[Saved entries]

Segment Open

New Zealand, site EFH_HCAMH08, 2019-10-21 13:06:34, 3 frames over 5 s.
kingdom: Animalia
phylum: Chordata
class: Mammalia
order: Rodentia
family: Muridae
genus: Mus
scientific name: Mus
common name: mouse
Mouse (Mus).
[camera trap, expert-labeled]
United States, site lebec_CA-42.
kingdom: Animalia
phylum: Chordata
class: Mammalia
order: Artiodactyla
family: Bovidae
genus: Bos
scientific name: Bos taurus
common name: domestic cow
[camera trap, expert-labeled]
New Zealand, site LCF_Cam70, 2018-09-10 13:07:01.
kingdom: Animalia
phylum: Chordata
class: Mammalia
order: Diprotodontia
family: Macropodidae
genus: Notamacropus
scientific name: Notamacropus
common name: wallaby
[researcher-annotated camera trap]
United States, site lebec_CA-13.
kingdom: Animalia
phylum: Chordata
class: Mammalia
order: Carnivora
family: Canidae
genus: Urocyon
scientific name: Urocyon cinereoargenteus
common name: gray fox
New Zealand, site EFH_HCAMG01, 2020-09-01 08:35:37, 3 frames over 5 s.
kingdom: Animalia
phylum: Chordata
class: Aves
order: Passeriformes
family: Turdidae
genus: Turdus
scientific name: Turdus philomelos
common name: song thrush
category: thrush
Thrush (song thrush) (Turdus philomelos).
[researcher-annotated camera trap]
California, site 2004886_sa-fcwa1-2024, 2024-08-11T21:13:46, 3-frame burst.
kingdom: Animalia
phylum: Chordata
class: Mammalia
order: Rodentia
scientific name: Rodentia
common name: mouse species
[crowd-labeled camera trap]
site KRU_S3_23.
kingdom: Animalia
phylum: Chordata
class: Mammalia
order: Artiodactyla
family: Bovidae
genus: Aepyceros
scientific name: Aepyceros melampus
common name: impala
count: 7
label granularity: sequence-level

Segment Closed

Assigned task: The data above should be reproduced in full, word for word.

Written solution:
New Zealand, site EFH_HCAMH08, 2019-10-21 13:06:34, 3 frames over 5 s.
kingdom: Animalia
phylum: Chordata
class: Mammalia
order: Rodentia
family: Muridae
genus: Mus
scientific name: Mus
common name: mouse
Mouse (Mus).
[camera trap, expert-labeled]
United States, site lebec_CA-42.
kingdom: Animalia
phylum: Chordata
class: Mammalia
order: Artiodactyla
family: Bovidae
genus: Bos
scientific name: Bos taurus
common name: domestic cow
[camera trap, expert-labeled]
New Zealand, site LCF_Cam70, 2018-09-10 13:07:01.
kingdom: Animalia
phylum: Chordata
class: Mammalia
order: Diprotodontia
family: Macropodidae
genus: Notamacropus
scientific name: Notamacropus
common name: wallaby
[researcher-annotated camera trap]
United States, site lebec_CA-13.
kingdom: Animalia
phylum: Chordata
class: Mammalia
order: Carnivora
family: Canidae
genus: Urocyon
scientific name: Urocyon cinereoargenteus
common name: gray fox
New Zealand, site EFH_HCAMG01, 2020-09-01 08:35:37, 3 frames over 5 s.
kingdom: Animalia
phylum: Chordata
class: Aves
order: Passeriformes
family: Turdidae
genus: Turdus
scientific name: Turdus philomelos
common name: song thrush
category: thrush
Thrush (song thrush) (Turdus philomelos).
[researcher-annotated camera trap]
California, site 2004886_sa-fcwa1-2024, 2024-08-11T21:13:46, 3-frame burst.
kingdom: Animalia
phylum: Chordata
class: Mammalia
order: Rodentia
scientific name: Rodentia
common name: mouse species
[crowd-labeled camera trap]
site KRU_S3_23.
kingdom: Animalia
phylum: Chordata
class: Mammalia
order: Artiodactyla
family: Bovidae
genus: Aepyceros
scientific name: Aepyceros melampus
common name: impala
count: 7
label granularity: sequence-level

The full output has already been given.